What you are asked to do —
Revise the listing so that every "dark foreground ground" becomes "dark foreground soil", with nothing else changed. Leave the pictures out of your answer.

Data for processing —

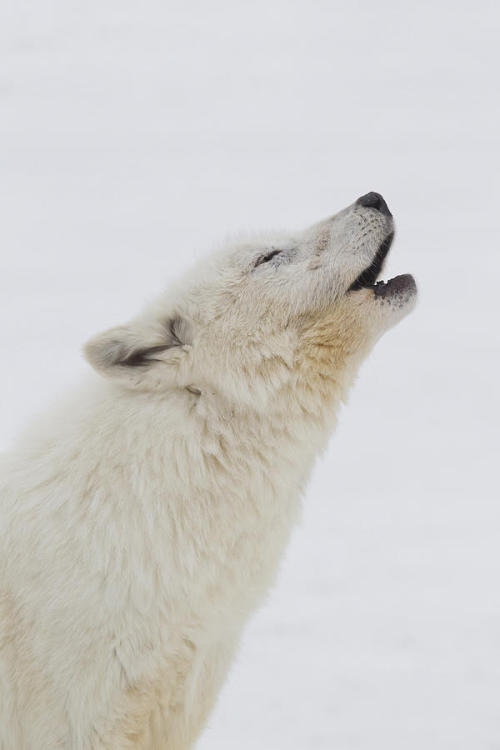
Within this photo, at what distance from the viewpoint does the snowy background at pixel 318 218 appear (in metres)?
5.64

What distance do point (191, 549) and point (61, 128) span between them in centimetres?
1266

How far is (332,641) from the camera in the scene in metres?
5.91

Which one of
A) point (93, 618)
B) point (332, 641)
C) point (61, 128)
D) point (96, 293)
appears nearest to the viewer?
point (93, 618)

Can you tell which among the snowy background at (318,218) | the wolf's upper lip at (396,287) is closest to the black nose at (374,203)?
the wolf's upper lip at (396,287)

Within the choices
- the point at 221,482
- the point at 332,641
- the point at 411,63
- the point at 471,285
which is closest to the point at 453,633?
the point at 332,641

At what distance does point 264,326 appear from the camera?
12.5ft

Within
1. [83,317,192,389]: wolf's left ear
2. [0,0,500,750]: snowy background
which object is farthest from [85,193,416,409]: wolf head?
[0,0,500,750]: snowy background

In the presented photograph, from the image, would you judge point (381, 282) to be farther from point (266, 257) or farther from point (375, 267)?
point (266, 257)

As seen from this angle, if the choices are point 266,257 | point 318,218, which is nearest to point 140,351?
point 266,257

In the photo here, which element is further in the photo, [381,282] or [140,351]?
[381,282]

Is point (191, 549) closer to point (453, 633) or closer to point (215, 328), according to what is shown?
point (215, 328)

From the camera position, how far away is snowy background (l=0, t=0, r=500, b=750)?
18.5 feet

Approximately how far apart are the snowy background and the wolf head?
0.66 meters

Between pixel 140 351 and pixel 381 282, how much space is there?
2.85ft
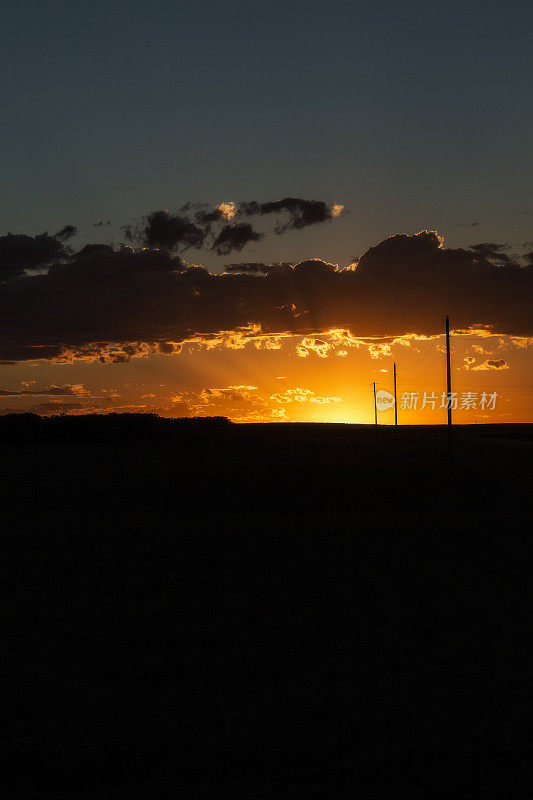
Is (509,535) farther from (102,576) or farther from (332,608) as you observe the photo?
(102,576)

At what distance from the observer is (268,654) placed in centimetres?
1340

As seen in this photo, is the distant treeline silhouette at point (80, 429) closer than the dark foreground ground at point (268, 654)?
No

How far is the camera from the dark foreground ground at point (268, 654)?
8.70 m

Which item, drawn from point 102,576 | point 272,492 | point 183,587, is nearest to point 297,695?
point 183,587

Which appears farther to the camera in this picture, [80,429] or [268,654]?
[80,429]

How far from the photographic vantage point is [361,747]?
9227mm

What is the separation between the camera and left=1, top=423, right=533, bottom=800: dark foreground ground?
8703 millimetres

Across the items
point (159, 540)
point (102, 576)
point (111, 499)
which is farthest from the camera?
point (111, 499)

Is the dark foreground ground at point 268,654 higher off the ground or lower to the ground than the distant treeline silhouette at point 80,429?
lower

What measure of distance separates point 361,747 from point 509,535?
1744cm

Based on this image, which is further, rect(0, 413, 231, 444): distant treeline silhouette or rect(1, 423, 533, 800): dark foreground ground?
rect(0, 413, 231, 444): distant treeline silhouette

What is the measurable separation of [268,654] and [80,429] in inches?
3170

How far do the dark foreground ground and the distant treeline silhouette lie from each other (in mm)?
56806

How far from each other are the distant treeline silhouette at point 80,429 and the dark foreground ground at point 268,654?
56806 millimetres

Solution to this task —
Within this photo, at what distance from the viewpoint does the snowy background at pixel 318 218 appear (in metres)?
5.64

What distance do point (191, 549) and point (61, 128) span between them in centimetres?
1266

How far is (332,641) from the camera in the scene in metres?
5.91

Which one of
A) point (93, 618)
B) point (332, 641)
C) point (61, 128)
D) point (96, 293)
appears nearest to the viewer?
point (93, 618)

Can you tell which among the snowy background at (318,218) | the wolf's upper lip at (396,287) is closest to the black nose at (374,203)?
the wolf's upper lip at (396,287)

Within the choices
- the point at 221,482
- the point at 332,641
- the point at 411,63
- the point at 471,285
which is closest to the point at 453,633?
the point at 332,641

At what distance does point 264,326 appear from the camera?
12.5ft

Within
1. [83,317,192,389]: wolf's left ear
2. [0,0,500,750]: snowy background
which object is farthest from [85,193,416,409]: wolf head?
[0,0,500,750]: snowy background

In the presented photograph, from the image, would you judge point (381, 282) to be farther from point (266, 257) or farther from point (375, 267)?
point (266, 257)

As seen from this angle, if the choices are point 266,257 | point 318,218, which is nearest to point 140,351?
point 266,257

In the photo here, which element is further in the photo, [381,282] or [140,351]?
[381,282]

Is point (191, 549) closer to point (453, 633) or closer to point (215, 328), according to what is shown?
point (215, 328)

From the camera position, how far away is snowy background (l=0, t=0, r=500, b=750)?
18.5 feet

Approximately how far apart are the snowy background and the wolf head?
0.66 meters

Between pixel 140 351 and pixel 381 282, how much space is there?
2.85ft
Is (509,535) farther from (102,576) or farther from (332,608) as you observe the photo?
(102,576)

At what distance from the observer is (268,654) placed in centimetres?
1340

As seen in this photo, is the distant treeline silhouette at point (80, 429) closer than the dark foreground soil at point (268, 654)?
No

How far is the camera from the dark foreground soil at point (268, 654)?
8.70 m

Which item, drawn from point 102,576 | point 272,492 | point 183,587, is nearest to point 297,695?
point 183,587

Which appears farther to the camera in this picture, [80,429] or [268,654]?
[80,429]

How far from the photographic vantage point is [361,747]?
9227mm

What is the separation between the camera and left=1, top=423, right=533, bottom=800: dark foreground soil?
8703 millimetres

Across the items
point (159, 540)
point (102, 576)
point (111, 499)
which is farthest from the camera?
point (111, 499)

Is the dark foreground soil at point 268,654 higher off the ground or lower to the ground than the distant treeline silhouette at point 80,429?
lower

What measure of distance separates point 361,747 from point 509,535?
1744cm

Based on this image, which is further, rect(0, 413, 231, 444): distant treeline silhouette or rect(1, 423, 533, 800): dark foreground soil?
rect(0, 413, 231, 444): distant treeline silhouette

What is the measurable separation of [268,654] and [80,429] in inches?
3170

How far do the dark foreground soil and the distant treeline silhouette lie from each other (in mm)?
56806

How far from each other are the distant treeline silhouette at point 80,429 and the dark foreground soil at point 268,654?
56806 millimetres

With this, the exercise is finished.